It's been almost a half-century since Julian Simon wrote "An Almost Practical Solution to Airline Overbooking," which was a two-page note in the May 1968 Journal of Transport Economics and Policy (pp. 201-2). Here's how Simon described the idea in 1968:
Perhaps the reader has suffered a fit of impotent rage at being told that he could not board an aeroplane for which he held a valid ticket. The explanation is clear, and no angry letter to the president of the airline will rectify the mistake, for mistake it was not. The airline gambles on a certain number of cancellations, and therefore sometimes sells more tickets than there are seats. Naturally there are sometimes more seat claimants than seats.
The solution is simple. All that need happen when there is overbooking is that an airline agent distributes among the ticket-holders an envelope and a bid form, instructing each person to write down the lowest sum of money he is willing to accept in return for waiting for the next flight. The lowest bidder is paid in cash and given a ticket for the next flight. All other passengers board the plane and complete the flight to their destination.

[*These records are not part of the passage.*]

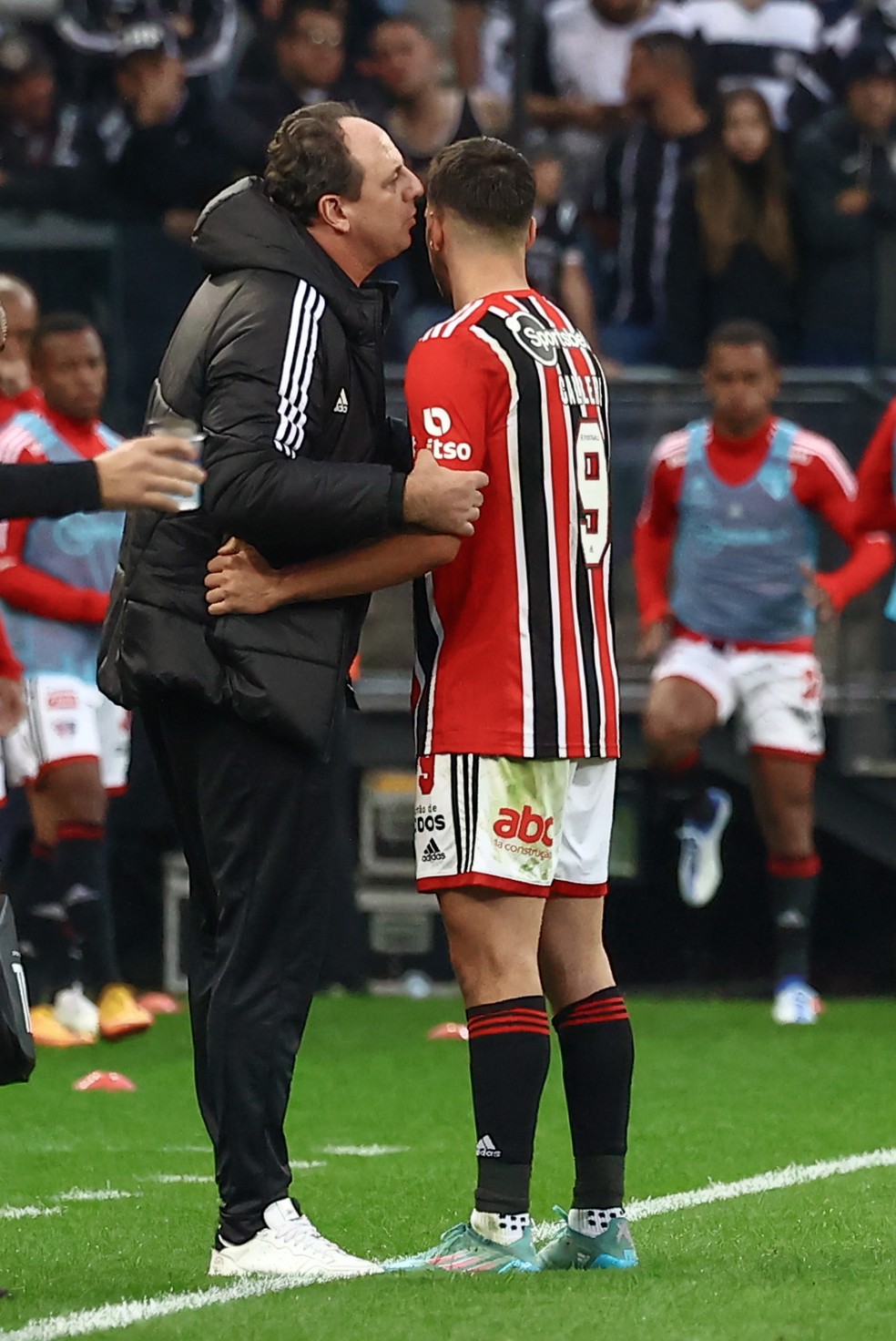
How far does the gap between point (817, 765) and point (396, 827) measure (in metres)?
1.88

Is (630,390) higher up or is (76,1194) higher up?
(630,390)

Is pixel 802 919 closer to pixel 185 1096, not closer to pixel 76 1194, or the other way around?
pixel 185 1096

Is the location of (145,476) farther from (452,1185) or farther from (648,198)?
(648,198)

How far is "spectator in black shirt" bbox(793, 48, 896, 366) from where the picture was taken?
11.6 m

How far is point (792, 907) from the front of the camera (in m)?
9.80

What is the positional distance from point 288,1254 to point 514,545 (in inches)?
53.1

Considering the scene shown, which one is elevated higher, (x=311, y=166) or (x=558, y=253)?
(x=558, y=253)

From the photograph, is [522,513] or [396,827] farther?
[396,827]

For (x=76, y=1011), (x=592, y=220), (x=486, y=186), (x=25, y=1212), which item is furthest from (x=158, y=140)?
(x=486, y=186)

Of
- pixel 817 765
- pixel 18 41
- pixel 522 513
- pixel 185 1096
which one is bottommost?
pixel 185 1096

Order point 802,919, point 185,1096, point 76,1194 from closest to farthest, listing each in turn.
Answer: point 76,1194 → point 185,1096 → point 802,919

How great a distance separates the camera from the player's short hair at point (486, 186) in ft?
15.1

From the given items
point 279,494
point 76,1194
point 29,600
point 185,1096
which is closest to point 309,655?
point 279,494

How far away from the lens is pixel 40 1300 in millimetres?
4422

All parties benefit, and no party loses. All passengers either complete their flight or are recompensed by a sum which they value more than the immediate completion of the flight. And the airlines could also gain, because they would be able to overbook to a higher degree than at present, and hence fly their planes closer to seat capacity. ...
But of course this scheme will not be taken up by the airlines. Why? Their first response will probably be "The administrative difficulties would be too great". The reader may judge this for himself. Next they will suggest that the scheme will not increase net revenue. But the a priori arguments to the contrary make the scheme worth a trial, and the trial would cost practically nothing and would require no commitment.

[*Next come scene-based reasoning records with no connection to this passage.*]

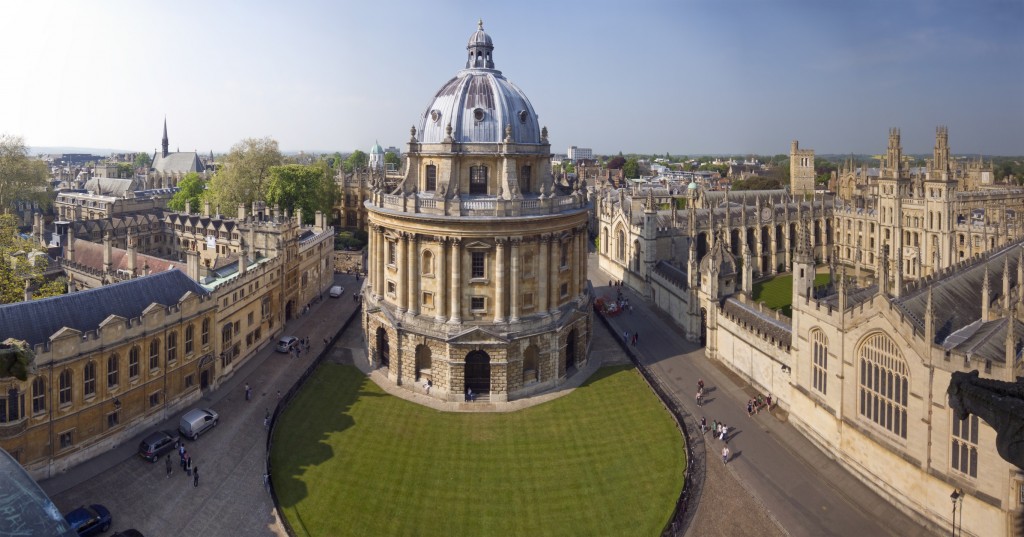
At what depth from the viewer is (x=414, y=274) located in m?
39.2

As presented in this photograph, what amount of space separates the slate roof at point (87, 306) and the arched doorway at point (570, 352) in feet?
76.2

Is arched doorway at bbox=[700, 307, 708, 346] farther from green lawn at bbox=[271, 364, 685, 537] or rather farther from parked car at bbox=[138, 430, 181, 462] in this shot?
parked car at bbox=[138, 430, 181, 462]

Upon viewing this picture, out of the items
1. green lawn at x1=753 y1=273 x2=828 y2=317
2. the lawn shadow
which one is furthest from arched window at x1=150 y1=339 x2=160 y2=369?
green lawn at x1=753 y1=273 x2=828 y2=317

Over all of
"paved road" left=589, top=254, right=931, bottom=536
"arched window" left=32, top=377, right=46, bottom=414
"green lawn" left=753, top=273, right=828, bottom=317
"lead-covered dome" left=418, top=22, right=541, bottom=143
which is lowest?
"paved road" left=589, top=254, right=931, bottom=536

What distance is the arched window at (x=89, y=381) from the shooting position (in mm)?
30009

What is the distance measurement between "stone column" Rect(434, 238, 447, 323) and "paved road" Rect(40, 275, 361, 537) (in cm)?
1118

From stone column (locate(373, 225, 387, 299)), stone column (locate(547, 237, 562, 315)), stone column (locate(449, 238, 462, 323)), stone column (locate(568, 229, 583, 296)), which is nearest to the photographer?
stone column (locate(449, 238, 462, 323))

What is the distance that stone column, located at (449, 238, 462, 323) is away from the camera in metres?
37.8

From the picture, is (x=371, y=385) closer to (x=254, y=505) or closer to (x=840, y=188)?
(x=254, y=505)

What are the real reasons why this scheme will not be adopted? Probably that "It just isn't done", because such an auction does not seem decorous; it smacks of the pushcart rather than the one price store; it is "embarrassing" and "crass", i.e., frankly commercial, like "being in trade" in Victorian England.Simon's idea seemed a little ridiculous to a number of commentators back in 1968, the sort of hypothetical, unworldly, and impractical idea that only an economist could favor. After being enacted and around for a few decades, of course, it now seems obvious. In the classroom, it's a nice practical real-world example of what is arguably a Pareto gain.

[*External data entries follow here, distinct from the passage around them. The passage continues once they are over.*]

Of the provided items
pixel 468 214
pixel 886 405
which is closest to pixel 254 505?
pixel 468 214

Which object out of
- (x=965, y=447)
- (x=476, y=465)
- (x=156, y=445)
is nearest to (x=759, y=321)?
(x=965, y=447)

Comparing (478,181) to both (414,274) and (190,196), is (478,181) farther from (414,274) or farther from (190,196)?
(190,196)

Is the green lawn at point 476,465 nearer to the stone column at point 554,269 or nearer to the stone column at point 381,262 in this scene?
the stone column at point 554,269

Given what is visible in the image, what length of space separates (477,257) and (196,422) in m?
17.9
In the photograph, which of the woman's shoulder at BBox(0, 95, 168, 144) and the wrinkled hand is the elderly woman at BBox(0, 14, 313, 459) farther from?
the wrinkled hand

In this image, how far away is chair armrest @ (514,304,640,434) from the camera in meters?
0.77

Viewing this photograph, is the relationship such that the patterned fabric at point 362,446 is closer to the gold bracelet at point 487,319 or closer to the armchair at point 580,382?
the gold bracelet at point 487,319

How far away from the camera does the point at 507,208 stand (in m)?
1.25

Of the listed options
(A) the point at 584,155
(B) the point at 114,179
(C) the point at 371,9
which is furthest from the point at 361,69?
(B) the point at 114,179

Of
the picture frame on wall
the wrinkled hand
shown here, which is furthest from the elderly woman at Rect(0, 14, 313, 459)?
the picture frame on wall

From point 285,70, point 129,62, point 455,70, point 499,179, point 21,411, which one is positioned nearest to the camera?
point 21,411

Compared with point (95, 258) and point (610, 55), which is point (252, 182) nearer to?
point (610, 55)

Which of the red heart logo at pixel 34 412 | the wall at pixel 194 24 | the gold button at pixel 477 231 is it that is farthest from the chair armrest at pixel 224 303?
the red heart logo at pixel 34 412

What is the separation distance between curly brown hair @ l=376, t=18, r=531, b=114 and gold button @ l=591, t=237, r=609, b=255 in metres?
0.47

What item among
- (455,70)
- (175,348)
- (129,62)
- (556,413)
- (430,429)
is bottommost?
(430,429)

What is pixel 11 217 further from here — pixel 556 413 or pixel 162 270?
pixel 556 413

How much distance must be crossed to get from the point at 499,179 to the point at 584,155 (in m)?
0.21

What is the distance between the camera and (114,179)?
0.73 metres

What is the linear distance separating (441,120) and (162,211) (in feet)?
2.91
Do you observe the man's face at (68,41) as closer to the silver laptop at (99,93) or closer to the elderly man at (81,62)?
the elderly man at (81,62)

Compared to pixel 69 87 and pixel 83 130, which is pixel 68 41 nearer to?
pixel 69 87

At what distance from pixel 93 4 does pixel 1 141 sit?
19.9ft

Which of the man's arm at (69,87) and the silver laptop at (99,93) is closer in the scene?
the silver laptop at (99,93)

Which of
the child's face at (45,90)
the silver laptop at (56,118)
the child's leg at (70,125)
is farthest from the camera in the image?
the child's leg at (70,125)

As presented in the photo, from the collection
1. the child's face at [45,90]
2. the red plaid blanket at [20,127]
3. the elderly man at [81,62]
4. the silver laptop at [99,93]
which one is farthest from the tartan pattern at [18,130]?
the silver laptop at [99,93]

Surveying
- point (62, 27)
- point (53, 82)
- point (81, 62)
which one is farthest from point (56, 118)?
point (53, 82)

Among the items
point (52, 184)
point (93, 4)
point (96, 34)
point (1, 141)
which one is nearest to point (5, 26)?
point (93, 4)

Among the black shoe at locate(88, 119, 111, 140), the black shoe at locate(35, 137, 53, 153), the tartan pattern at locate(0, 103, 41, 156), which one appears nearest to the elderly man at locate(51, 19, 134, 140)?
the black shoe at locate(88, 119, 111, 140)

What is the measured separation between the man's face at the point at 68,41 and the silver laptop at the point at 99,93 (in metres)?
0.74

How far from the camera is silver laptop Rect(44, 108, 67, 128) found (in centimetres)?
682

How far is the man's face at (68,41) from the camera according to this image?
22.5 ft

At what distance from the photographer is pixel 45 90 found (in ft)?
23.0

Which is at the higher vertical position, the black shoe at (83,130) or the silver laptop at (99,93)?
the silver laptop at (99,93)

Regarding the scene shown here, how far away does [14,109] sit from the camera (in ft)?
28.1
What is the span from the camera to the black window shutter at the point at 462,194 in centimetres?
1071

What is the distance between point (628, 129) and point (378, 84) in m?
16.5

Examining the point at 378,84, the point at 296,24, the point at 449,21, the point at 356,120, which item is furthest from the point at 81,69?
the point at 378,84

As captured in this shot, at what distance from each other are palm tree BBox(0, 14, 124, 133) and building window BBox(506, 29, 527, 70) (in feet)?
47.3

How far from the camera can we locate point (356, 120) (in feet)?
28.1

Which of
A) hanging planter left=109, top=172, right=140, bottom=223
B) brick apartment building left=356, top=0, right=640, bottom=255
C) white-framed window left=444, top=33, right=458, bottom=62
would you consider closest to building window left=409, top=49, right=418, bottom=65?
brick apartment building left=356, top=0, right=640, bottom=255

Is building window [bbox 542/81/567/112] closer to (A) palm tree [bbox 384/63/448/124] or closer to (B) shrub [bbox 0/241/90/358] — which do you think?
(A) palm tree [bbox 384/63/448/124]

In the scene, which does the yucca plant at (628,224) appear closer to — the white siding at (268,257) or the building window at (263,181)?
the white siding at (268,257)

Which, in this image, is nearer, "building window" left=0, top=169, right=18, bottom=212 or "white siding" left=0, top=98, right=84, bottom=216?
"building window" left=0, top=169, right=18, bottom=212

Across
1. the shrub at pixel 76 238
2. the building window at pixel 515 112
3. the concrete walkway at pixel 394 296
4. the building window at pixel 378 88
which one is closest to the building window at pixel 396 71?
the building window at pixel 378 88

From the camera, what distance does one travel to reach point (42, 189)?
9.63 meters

As Cass Sunstein and others have recently written, the obvious solution to the overbooking problem--at least if you are thinking like an economist--is to change the regulations that limit how much airlines are allowed to pay so that a few passengers can take a later flight. Of course, airlines dislike the idea. When Simon asked why the scheme wouldn't be adopted in the first place, he left out one reason: "The airline already has the money you paid for a ticket, and don't want to return any of it to you if at all possible." But there's a social and political tradeoff here: if airlines want to keep having the freedom to overbook their flights, then they need to face the reality of paying a compensation level so that when a few ticketed passengers can't be accommodated on a given flight, those passengers are willing to postpone their flight voluntarily.